Core Dependencies (from requirements-rvc.txt)

fastapi==0.128.0
uvicorn==0.40.0
pyzmq==27.1.0
numpy==1.23.5
pydantic==2.12.5
python-multipart==0.0.21

Audio Processing Stack

librosa==0.10.2
soundfile==0.13.1
sounddevice==0.5.3
pydub==0.25.1
audioread==3.1.0
resampy==0.4.3
soxr==1.0.0
pyworld==0.3.2
praat-parselmouth==0.4.7
torchcrepe==0.0.23
torchfcpe==0.0.4

RVC Core Dependencies

fairseq==0.12.2
faiss-cpu==1.7.3
gradio==3.48.0
gradio_client==0.6.1
numba==0.56.4
llvmlite==0.39.0
local-attention==1.11.2

LMDeploy and ML Dependencies

lmdeploy==0.11.1
transformers==4.57.3
tokenizers==0.22.2
huggingface-hub==0.36.0
safetensors==0.7.0
accelerate==1.12.0
sentencepiece==0.2.1
einops==0.8.1
peft==0.14.0

Scientific Computing

scipy==1.15.3
scikit-learn==1.7.2
matplotlib==3.10.8
pandas==2.3.3

Additional Dependencies

av==16.1.0
pillow==10.4.0
omegaconf==2.0.6
hydra-core==1.0.7
python-dotenv==1.2.1
ray==2.53.0

Supporting Libraries

protobuf==6.33.4
tiktoken==0.12.0
requests==2.32.5
tqdm==4.67.1
PyYAML==6.0.3
Jinja2==3.1.6
click==8.3.1
psutil==7.2.1
packaging==25.0
filelock==3.20.0
fsspec==2025.10.0
regex==2025.11.3
certifi==2026.1.4
charset-normalizer==3.4.4
urllib3==2.6.3
idna==3.11

Key Differences Between Containers

Python Versions

  • Soprano: Python 3.11.14 (installed via deadsnakes PPA)
  • RVC: Python 3.10.x (from ROCm base image, targeting 3.10.19)

pip Versions

  • Soprano: pip 25.3
  • RVC: pip 24.0

PyTorch Versions

  • Soprano: PyTorch 2.7.1 with CUDA 11.8
  • RVC: PyTorch 2.5.1 with ROCm 6.2

NumPy Versions

  • Soprano: NumPy 2.4.1 (latest compatible with PyTorch 2.7.1)
  • RVC: NumPy 1.23.5 (required for fairseq/RVC compatibility)

FastAPI Versions

  • Both: FastAPI 0.128.0 (updated from 0.88.0 in original requirements.txt)
  • Both: Starlette 0.50.0 (dependency of FastAPI 0.128.0)

Transformers Versions

  • Soprano: transformers==4.57.5
  • RVC: transformers==4.57.3
  • Slight version difference but compatible

Unique to Soprano

  • soprano-tts (editable install from source)
  • CUDA-specific NVIDIA packages (cublas, cudnn, etc.)

Unique to RVC

  • fairseq (sequence-to-sequence modeling)
  • faiss-cpu (similarity search)

> Problems and tasks
(a) Print the part of the dependency list between "NumPy Versions" and "in original requirements.txt)", inclusive.
(b) Carry on the dependency list past its final line.
The lines that come after the dependency list have nothing to do with it.

> Data shown
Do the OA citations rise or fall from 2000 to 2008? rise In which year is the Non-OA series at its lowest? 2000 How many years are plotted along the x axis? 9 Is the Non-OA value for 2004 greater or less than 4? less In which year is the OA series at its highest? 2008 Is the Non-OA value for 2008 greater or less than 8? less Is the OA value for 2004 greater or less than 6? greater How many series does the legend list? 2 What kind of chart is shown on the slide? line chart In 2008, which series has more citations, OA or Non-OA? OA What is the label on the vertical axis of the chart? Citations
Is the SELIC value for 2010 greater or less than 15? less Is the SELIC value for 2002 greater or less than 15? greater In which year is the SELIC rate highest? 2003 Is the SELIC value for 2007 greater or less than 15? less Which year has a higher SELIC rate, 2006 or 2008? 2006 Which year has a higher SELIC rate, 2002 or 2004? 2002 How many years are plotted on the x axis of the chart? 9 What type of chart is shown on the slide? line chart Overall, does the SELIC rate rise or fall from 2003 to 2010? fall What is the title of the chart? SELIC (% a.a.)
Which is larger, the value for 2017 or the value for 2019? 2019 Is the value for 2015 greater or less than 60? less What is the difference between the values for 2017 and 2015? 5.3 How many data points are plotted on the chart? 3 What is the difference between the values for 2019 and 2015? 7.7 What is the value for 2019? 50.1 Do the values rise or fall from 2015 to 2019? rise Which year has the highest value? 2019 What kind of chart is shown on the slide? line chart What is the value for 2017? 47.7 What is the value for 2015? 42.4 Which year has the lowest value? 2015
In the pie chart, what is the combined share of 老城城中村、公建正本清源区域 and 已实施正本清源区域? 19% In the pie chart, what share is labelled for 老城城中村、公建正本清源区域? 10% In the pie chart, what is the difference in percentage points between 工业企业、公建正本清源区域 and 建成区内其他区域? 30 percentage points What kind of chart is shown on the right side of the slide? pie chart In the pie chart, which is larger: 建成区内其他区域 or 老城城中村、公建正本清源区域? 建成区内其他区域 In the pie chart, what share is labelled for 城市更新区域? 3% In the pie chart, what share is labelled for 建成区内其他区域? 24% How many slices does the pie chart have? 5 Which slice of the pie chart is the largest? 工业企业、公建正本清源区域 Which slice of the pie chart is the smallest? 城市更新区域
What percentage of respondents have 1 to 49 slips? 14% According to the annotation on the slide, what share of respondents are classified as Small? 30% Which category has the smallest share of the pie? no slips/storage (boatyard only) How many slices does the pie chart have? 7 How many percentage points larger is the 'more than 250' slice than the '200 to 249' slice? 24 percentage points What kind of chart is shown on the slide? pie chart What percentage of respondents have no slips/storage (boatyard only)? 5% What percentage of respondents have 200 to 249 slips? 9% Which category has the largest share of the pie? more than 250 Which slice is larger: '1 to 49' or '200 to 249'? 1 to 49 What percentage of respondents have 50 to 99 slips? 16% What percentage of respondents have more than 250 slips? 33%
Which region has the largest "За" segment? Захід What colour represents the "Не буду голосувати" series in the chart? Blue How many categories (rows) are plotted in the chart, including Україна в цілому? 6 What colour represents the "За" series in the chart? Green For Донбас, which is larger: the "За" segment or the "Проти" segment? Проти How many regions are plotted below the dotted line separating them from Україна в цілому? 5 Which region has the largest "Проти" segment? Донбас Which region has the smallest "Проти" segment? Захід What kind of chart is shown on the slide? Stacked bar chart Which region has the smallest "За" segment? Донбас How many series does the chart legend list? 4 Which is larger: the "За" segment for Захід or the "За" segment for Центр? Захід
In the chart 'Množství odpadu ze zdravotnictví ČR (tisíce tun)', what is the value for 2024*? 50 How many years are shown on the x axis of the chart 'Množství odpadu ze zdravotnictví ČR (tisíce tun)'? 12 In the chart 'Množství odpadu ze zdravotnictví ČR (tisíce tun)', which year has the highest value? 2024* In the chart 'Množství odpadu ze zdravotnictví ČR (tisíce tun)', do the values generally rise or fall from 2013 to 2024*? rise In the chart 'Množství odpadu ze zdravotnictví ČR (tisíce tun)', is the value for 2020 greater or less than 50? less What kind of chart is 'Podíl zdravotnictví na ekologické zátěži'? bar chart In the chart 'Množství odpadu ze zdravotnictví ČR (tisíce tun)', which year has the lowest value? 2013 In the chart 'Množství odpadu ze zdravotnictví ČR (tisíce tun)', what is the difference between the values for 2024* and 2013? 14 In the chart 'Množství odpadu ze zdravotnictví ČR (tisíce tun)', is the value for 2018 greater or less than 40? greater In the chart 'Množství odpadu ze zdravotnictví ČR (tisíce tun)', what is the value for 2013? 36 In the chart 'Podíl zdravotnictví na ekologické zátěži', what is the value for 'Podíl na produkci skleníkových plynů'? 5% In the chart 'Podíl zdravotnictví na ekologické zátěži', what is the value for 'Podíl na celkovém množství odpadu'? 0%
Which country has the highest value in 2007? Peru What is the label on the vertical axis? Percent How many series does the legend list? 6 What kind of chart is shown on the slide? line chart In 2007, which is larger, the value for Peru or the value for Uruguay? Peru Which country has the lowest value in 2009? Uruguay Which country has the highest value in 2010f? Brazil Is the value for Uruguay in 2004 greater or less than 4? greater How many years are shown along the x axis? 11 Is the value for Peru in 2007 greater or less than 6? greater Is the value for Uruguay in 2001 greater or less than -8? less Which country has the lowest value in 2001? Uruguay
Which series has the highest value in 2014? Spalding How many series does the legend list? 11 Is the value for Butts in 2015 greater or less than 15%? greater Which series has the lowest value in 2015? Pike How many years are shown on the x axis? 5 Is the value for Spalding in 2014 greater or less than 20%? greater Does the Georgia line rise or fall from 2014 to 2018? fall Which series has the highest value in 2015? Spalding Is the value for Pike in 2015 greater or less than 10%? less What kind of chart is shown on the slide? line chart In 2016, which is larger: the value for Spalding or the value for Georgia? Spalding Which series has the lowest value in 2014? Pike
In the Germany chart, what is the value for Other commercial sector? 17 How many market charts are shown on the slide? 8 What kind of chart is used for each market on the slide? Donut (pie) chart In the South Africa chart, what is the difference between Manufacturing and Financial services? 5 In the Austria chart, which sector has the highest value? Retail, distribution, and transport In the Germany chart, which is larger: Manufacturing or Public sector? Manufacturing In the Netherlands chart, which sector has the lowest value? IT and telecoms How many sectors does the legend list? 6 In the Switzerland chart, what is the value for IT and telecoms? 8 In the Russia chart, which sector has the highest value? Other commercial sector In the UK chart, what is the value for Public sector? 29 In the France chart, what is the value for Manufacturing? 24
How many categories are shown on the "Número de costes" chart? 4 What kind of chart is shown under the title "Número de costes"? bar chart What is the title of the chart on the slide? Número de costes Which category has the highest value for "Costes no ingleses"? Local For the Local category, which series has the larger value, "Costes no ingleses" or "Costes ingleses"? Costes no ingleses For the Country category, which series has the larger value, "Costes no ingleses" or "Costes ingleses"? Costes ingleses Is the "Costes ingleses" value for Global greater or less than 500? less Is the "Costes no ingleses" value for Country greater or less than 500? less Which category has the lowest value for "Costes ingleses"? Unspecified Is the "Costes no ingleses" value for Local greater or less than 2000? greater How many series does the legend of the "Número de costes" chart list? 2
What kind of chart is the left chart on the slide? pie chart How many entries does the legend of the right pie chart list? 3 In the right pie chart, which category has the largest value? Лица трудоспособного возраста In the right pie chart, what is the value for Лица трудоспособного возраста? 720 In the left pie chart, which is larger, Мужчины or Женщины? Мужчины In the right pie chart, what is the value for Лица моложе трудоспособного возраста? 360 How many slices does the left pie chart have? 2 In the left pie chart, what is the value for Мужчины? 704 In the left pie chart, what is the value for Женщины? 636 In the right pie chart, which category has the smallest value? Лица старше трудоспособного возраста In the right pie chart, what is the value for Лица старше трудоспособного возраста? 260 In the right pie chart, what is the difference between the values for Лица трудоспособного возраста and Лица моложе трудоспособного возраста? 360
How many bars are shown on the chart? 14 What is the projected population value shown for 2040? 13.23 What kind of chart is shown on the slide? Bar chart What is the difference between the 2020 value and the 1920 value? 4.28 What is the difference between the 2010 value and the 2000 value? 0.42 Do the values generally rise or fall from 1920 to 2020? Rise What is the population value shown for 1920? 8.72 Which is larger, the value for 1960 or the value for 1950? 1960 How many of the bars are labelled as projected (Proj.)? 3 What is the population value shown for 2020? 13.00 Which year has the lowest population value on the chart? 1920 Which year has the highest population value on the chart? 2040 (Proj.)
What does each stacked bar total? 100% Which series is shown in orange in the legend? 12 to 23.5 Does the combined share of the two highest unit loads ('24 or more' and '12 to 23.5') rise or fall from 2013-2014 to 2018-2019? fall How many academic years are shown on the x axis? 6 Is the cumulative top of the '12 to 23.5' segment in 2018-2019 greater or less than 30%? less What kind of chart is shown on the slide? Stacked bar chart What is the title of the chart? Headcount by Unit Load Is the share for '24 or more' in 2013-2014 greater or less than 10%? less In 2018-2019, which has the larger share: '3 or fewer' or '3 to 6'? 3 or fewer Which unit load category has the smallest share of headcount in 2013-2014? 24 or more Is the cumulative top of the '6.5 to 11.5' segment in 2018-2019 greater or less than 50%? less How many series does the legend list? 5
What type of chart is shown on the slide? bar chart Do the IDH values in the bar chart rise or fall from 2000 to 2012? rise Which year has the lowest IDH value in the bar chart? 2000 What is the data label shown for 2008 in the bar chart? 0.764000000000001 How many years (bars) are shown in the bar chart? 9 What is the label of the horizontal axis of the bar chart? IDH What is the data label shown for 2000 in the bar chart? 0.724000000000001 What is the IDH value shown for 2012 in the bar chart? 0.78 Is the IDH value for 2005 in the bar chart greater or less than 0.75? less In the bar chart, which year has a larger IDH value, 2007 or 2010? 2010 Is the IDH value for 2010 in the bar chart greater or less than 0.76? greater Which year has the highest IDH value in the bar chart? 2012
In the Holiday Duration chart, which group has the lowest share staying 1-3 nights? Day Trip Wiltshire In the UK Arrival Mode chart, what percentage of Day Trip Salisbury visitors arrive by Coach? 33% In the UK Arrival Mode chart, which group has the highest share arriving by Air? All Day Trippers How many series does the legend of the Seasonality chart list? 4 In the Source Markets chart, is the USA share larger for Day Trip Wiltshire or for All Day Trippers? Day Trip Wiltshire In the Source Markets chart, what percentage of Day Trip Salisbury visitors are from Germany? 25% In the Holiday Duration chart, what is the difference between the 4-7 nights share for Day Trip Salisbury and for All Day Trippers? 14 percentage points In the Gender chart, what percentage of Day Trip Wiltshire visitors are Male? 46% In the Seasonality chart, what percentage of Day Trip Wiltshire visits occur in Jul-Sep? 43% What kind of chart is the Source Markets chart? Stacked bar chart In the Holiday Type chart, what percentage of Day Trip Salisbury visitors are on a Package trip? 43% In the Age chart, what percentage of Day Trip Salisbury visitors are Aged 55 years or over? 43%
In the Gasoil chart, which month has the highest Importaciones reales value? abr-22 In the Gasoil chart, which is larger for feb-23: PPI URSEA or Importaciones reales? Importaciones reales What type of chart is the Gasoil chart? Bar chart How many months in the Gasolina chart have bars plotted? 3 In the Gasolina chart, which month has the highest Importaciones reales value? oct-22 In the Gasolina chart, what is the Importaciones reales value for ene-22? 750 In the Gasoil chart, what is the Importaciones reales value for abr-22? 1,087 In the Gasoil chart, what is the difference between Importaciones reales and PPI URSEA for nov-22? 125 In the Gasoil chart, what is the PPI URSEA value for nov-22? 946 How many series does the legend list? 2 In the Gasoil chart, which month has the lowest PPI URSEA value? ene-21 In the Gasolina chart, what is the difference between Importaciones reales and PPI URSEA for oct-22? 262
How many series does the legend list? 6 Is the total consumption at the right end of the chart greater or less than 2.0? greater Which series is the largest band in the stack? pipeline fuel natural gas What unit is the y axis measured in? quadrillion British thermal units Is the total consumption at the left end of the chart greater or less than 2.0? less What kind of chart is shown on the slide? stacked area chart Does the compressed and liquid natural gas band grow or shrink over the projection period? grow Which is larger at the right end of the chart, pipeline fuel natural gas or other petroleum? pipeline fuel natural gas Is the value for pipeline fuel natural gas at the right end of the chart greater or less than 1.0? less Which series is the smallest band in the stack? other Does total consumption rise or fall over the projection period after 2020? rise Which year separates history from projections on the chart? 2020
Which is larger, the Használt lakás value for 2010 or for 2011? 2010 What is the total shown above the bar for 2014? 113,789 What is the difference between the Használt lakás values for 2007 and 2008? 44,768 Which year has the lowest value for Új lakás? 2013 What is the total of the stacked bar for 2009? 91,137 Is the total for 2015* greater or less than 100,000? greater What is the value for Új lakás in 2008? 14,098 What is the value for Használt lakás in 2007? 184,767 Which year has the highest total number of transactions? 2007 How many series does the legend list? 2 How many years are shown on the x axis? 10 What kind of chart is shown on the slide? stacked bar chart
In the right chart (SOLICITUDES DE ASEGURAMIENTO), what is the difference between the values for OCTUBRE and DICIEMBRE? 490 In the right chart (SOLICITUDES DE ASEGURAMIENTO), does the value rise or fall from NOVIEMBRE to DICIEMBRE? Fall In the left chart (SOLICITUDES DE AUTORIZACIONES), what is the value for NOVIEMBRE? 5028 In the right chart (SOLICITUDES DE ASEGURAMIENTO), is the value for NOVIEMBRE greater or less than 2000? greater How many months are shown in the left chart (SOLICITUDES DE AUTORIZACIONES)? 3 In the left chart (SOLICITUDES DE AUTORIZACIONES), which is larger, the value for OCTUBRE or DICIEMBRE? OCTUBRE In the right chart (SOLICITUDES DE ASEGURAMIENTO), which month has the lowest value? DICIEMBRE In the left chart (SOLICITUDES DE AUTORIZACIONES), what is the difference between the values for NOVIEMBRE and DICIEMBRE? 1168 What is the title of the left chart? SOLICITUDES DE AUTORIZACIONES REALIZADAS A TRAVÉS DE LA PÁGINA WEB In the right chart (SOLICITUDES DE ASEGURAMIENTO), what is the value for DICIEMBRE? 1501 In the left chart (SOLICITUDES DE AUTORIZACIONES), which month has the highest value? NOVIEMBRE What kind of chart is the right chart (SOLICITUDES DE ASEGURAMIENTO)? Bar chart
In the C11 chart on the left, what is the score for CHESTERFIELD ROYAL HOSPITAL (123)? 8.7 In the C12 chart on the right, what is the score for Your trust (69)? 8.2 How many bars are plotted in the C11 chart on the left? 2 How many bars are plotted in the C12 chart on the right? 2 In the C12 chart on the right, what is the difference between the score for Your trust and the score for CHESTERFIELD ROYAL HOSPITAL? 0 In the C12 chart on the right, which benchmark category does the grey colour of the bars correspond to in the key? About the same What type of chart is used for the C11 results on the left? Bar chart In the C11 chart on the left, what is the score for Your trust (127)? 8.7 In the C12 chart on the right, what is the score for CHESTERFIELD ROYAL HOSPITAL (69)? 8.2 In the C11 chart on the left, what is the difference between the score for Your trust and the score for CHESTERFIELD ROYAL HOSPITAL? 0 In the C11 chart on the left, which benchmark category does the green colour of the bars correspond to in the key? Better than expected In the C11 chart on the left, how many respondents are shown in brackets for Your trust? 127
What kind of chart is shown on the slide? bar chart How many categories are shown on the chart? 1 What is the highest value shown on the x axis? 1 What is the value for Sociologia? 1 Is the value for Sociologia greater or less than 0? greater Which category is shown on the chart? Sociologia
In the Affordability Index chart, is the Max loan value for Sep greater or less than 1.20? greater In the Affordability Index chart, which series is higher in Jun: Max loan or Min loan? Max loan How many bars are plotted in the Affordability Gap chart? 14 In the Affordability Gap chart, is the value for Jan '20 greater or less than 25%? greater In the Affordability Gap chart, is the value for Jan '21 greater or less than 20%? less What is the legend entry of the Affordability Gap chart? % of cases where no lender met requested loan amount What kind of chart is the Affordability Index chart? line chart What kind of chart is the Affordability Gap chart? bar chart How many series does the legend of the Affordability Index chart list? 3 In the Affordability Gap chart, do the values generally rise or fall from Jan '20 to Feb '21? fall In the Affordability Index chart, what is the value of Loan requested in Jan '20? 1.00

> Answers for the tasks
(a)
NumPy Versions

  • Soprano: NumPy 2.4.1 (latest compatible with PyTorch 2.7.1)
  • RVC: NumPy 1.23.5 (required for fairseq/RVC compatibility)

FastAPI Versions

  • Both: FastAPI 0.128.0 (updated from 0.88.0 in original requirements.txt)

(b)
  • gradio (web UI framework)
  • Audio processing: librosa, soundfile, pyworld, praat-parselmouth
  • Voice pitch: torchcrepe, torchfcpe
  • Performance: numba, llvmlite
  • Attention: local-attention
  • Configuration: omegaconf, hydra-core

Installation Order

Soprano Container

  1. System packages (Python 3.11.14 via deadsnakes PPA, git, build tools)
  2. Upgrade pip to 25.3
  3. PyTorch with CUDA 11.8
  4. Dependencies from requirements-soprano.txt
  5. Soprano from source with pip install -e '.[lmdeploy]'

RVC Container

  1. System packages (ffmpeg, libsndfile1, curl)
  2. Set pip to 24.0 (downgrade if needed to match venv)
  3. PyTorch with ROCm 6.2 (pre-installed in base image)
  4. Dependencies from requirements-rvc.txt
  5. Models copied to /app/models/

Verification

After building containers, verify installations:

Soprano Container

docker exec miku-soprano-tts python3 -c "
import torch
import soprano
import lmdeploy
print(f'PyTorch: {torch.__version__}')
print(f'CUDA available: {torch.cuda.is_available()}')
print(f'Soprano: {soprano.__version__}')
print(f'LMDeploy: {lmdeploy.__version__}')
"

RVC Container

docker exec miku-rvc-api python3 -c "
import torch
import fairseq
import librosa
import pyworld
print(f'PyTorch: {torch.__version__}')
print(f'ROCm available: {torch.cuda.is_available()}')
print(f'Fairseq: {fairseq.__version__}')
print(f'Librosa: {librosa.__version__}')
"

Maintenance

When updating packages:

  1. Update venv first: Test in local virtual environment
  2. Export packages: pip list --format=freeze > packages.txt
  3. Update requirements: Update requirements-soprano.txt or requirements-rvc.txt
  4. Rebuild container: docker-compose build --no-cache <service>
  5. Test: Verify functionality matches bare metal

Notes

  • All version numbers are explicitly pinned for reproducibility
  • PyTorch versions are installed from specific indexes (CUDA/ROCm)
  • Soprano is installed as editable package to match bare metal setup
  • ROCm base image comes with PyTorch pre-installed (not in requirements file)
  • CUDA packages are handled by PyTorch wheel (nvidia-cublas, nvidia-cudnn, etc.)